* BEGIN Source passage *

Filing date: 2002-03-07
Publication date: 2003-09-11

Abstract

A method and apparatus for automatically controlling the operation of a speech recognition system without requiring unusual or unnatural activity of the speaker by passively determining if received sound is speech of the user before activating the speech recognition system. A video camera and microphone are located in a hand-held device. The video camera records a video image of the speaker's face, i.e., of speech articulators of the user such as the lips and/or mouth. The recorded characteristics of the articulators are analyzed to identify the sound that the articulators would be expected to make, as in “lip reading”. A microphone concurrently records the acoustic properties of received sound proximate the user. The recorded acoustic properties of the received sound are then compared to the characteristics of speech that would be expected to be generated by the recorded speech articulators to determine whether they match. If so, then the received sound is identified as having emanated from the user the speech recognition system is operated to perform speech recognition of the received sound.

Description

BACKGROUND OF THE INVENTION

1. Field of the Invention

The present invention relates to automatically identifying the presence of speech. More particularly, the invention is directed to methods and apparatus for automatically detecting and identifying received speech from a user of a speech recognition unit.

2. Description of the Related Art

Speech recognition systems are well known in the art and are being used with increasingly frequency in hand held devices such as the “Palm Pilot” or “Compaq iPAQ” to store, in verbal form, calendar data and contact information. Hand held devices are also being used as voice message recorders and/or communication devices to record a reminder message, make a telephone call, access remote information, and the like. For example, demonstrations in laboratories have shown that these devices can function as an IP phone to transmit speech via IP packets, and to access voice portals which support voice enabled services by utilizing automatic speech recognition systems. In these applications speech is normally the input source and, therefore, speech detection is essential.

* END Source passage *

Direction a:
Write out the entire patent excerpt on speech detection word for word.

* BEGIN Data to use *

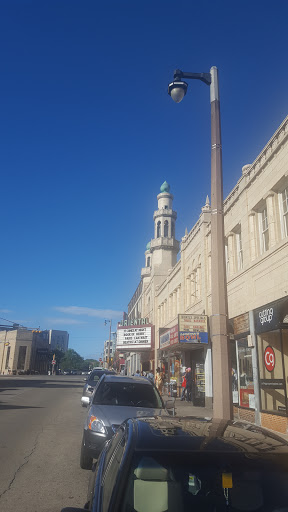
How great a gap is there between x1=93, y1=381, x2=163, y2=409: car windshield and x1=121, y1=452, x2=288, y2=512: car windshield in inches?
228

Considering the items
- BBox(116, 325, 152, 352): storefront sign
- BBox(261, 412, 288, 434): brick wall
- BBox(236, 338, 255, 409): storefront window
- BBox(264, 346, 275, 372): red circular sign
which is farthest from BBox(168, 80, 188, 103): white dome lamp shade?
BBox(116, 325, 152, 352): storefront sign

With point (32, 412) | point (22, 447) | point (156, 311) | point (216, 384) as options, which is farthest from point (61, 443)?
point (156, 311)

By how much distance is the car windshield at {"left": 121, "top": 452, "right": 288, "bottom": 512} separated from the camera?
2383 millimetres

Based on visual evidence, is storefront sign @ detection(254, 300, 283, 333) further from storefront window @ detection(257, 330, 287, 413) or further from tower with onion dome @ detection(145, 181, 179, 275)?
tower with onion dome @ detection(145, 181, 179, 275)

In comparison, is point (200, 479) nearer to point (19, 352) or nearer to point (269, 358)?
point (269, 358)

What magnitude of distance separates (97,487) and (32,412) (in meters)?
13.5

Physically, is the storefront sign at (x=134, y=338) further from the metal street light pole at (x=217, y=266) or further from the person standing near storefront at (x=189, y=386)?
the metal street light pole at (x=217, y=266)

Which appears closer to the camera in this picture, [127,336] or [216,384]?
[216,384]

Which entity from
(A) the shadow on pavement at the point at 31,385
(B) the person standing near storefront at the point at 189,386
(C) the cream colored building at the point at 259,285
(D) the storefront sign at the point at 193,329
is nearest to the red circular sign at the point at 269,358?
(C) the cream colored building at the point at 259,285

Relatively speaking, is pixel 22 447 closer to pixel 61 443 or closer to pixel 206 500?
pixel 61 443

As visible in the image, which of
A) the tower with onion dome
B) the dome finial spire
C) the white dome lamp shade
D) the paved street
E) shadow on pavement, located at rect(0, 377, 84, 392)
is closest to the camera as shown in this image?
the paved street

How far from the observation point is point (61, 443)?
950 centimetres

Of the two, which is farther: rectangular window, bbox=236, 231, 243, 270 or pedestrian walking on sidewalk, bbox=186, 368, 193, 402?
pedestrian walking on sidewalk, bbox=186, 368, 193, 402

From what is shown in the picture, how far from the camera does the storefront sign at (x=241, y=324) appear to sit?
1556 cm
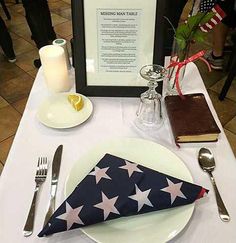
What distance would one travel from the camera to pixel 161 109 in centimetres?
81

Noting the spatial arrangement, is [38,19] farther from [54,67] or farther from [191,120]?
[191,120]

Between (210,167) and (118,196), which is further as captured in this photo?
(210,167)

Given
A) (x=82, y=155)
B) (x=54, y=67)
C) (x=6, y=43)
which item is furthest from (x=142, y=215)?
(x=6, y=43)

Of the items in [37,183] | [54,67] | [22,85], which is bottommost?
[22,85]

* END Data to use *
* BEGIN Data to use *

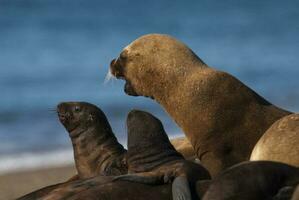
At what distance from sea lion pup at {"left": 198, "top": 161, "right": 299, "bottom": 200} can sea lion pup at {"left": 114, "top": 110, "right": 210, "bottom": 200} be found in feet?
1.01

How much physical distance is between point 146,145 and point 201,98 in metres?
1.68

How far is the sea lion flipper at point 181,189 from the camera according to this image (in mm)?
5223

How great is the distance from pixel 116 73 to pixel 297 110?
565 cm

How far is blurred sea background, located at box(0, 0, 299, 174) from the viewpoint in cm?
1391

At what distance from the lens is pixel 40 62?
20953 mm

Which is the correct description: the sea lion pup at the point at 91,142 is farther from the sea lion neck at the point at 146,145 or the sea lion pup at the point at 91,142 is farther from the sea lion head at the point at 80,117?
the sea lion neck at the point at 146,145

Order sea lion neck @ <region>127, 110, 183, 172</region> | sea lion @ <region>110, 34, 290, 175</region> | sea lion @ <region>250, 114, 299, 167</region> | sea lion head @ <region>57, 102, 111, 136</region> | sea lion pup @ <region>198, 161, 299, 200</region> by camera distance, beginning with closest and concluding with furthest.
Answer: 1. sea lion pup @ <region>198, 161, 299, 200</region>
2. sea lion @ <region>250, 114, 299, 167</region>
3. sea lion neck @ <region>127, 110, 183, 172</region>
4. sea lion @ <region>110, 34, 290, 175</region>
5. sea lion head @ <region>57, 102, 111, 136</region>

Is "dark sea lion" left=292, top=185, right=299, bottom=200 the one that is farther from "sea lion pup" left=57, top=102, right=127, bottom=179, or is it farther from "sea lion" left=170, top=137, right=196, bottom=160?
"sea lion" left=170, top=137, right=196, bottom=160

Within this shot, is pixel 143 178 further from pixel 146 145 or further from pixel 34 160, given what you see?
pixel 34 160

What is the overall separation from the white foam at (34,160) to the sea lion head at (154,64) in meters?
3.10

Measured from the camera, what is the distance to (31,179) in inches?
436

* END Data to use *

Direction b:
In the entries, begin at the line that has "Which entity from" and stop after the line that has "950 centimetres". Arrange those lines as a JSON list of strings, one string per line, and skip any blank lines.

Task answer a:
Filing date: 2002-03-07
Publication date: 2003-09-11

Abstract

A method and apparatus for automatically controlling the operation of a speech recognition system without requiring unusual or unnatural activity of the speaker by passively determining if received sound is speech of the user before activating the speech recognition system. A video camera and microphone are located in a hand-held device. The video camera records a video image of the speaker's face, i.e., of speech articulators of the user such as the lips and/or mouth. The recorded characteristics of the articulators are analyzed to identify the sound that the articulators would be expected to make, as in “lip reading”. A microphone concurrently records the acoustic properties of received sound proximate the user. The recorded acoustic properties of the received sound are then compared to the characteristics of speech that would be expected to be generated by the recorded speech articulators to determine whether they match. If so, then the received sound is identified as having emanated from the user the speech recognition system is operated to perform speech recognition of the received sound.

Description

BACKGROUND OF THE INVENTION

1. Field of the Invention

The present invention relates to automatically identifying the presence of speech. More particularly, the invention is directed to methods and apparatus for automatically detecting and identifying received speech from a user of a speech recognition unit.

2. Description of the Related Art

Speech recognition systems are well known in the art and are being used with increasingly frequency in hand held devices such as the “Palm Pilot” or “Compaq iPAQ” to store, in verbal form, calendar data and contact information. Hand held devices are also being used as voice message recorders and/or communication devices to record a reminder message, make a telephone call, access remote information, and the like. For example, demonstrations in laboratories have shown that these devices can function as an IP phone to transmit speech via IP packets, and to access voice portals which support voice enabled services by utilizing automatic speech recognition systems. In these applications speech is normally the input source and, therefore, speech detection is essential.

Task answer b:
[
  "Which entity from",
  "(A) the shadow on pavement at the point at 31,385",
  "(B) the person standing near storefront at the point at 189,386",
  "(C) the cream colored building at the point at 259,285",
  "(D) the storefront sign at the point at 193,329",
  "is nearest to the red circular sign at the point at 269,358?",
  "(C) the cream colored building at the point at 259,285",
  "Relatively speaking, is pixel 22 447 closer to pixel 61 443 or closer to pixel 206 500?",
  "pixel 61 443",
  "As visible in the image, which of",
  "A) the tower with onion dome",
  "B) the dome finial spire",
  "C) the white dome lamp shade",
  "D) the paved street",
  "E) shadow on pavement, located at rect(0, 377, 84, 392)",
  "is closest to the camera as shown in this image?",
  "the paved street",
  "How far from the observation point is point (61, 443)?",
  "950 centimetres"
]